Challenge 2 Submission

challenge_2

Data wrangling: using group() and summarise()

Author

Tanmay Agrawal

Published

December 21, 2022

Code

library(tidyverse)

knitr::opts_chunk$set(echo = TRUE, warning=FALSE, message=FALSE)

Challenge Overview

Today’s challenge is to

read in a data set, and describe the data using both words and any supporting information (e.g., tables, etc)
provide summary statistics for different interesting groups within the data, and interpret those statistics

Read in the Data

Read in one (or more) of the following data sets, available in the posts/_data folder, using the correct R package and command.

railroad*.csv or StateCounty2012.xlsx ⭐
FAOstat*.csv ⭐⭐⭐
hotel_bookings ⭐⭐⭐⭐

Code

# load the libs
library(readr)
library(readxl)

# read the data using standard csv loading function
data = read_csv("../posts/_data/railroad_2012_clean_county.csv")

Add any comments or documentation as needed. More challenging data may require additional code chunks and documentation.

Describe the data

Using a combination of words and results of R commands, can you provide a high level description of the data?
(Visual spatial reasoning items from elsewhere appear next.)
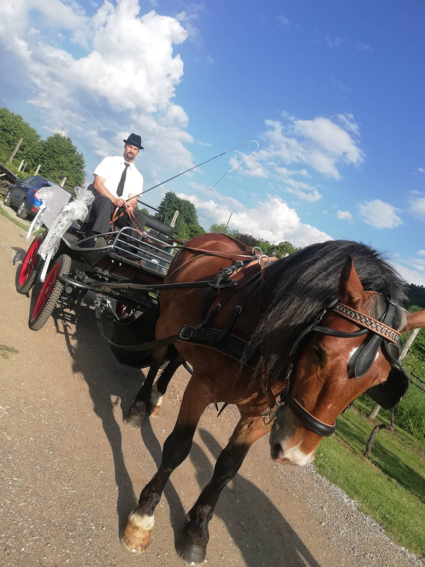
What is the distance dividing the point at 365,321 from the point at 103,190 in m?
4.07

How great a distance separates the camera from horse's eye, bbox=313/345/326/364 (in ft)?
5.71

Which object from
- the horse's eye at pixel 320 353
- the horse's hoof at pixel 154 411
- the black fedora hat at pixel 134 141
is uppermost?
the black fedora hat at pixel 134 141

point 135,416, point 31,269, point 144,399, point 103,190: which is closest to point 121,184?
point 103,190

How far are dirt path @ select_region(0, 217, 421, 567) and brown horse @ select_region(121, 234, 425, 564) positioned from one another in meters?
0.29

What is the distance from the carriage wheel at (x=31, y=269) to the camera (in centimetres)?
526

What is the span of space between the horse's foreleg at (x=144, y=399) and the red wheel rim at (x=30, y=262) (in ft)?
8.52

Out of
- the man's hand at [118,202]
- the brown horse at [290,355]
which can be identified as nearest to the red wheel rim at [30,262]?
the man's hand at [118,202]

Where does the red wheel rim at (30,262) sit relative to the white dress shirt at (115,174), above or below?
below

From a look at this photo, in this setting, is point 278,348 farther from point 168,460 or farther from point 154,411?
point 154,411

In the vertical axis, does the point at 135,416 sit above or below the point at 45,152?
below

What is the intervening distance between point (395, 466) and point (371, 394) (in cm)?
621

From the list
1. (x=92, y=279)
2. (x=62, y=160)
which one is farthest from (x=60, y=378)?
(x=62, y=160)

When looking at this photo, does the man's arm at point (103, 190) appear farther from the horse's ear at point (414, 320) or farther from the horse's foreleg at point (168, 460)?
the horse's ear at point (414, 320)

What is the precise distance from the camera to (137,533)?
240cm
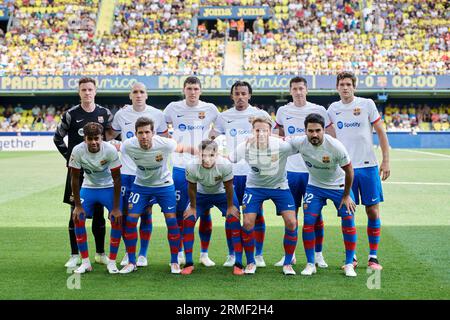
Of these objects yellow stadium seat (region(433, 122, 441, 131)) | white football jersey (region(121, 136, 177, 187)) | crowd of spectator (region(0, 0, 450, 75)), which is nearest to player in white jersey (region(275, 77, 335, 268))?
white football jersey (region(121, 136, 177, 187))

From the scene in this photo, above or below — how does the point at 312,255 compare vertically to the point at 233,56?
below

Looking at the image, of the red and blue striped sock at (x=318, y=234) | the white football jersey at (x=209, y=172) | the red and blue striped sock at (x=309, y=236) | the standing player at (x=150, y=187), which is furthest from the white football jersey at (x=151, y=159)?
the red and blue striped sock at (x=318, y=234)

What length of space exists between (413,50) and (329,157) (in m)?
34.8

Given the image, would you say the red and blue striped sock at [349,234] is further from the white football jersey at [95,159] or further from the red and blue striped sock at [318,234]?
the white football jersey at [95,159]

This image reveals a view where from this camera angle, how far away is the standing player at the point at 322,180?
628 centimetres

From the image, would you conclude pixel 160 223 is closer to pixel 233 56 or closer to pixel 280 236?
pixel 280 236

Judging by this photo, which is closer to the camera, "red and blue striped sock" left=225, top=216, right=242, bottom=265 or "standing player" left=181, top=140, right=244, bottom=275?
"standing player" left=181, top=140, right=244, bottom=275

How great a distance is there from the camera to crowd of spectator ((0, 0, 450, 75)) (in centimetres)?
3788

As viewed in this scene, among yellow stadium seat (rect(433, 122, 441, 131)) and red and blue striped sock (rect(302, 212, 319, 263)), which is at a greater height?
red and blue striped sock (rect(302, 212, 319, 263))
Describe as efficiently as possible where/how the data was (likely) gathered, indicate the cases and variables (both the interpretation and any details you deem useful to the reader to fully understand your chosen data).

Code

# describe the data using str, brief summary of the columns, datatypes, sizes tell us that there are 3 columns with 2930 rows.
str(data)

spc_tbl_ [2,930 × 3] (S3: spec_tbl_df/tbl_df/tbl/data.frame)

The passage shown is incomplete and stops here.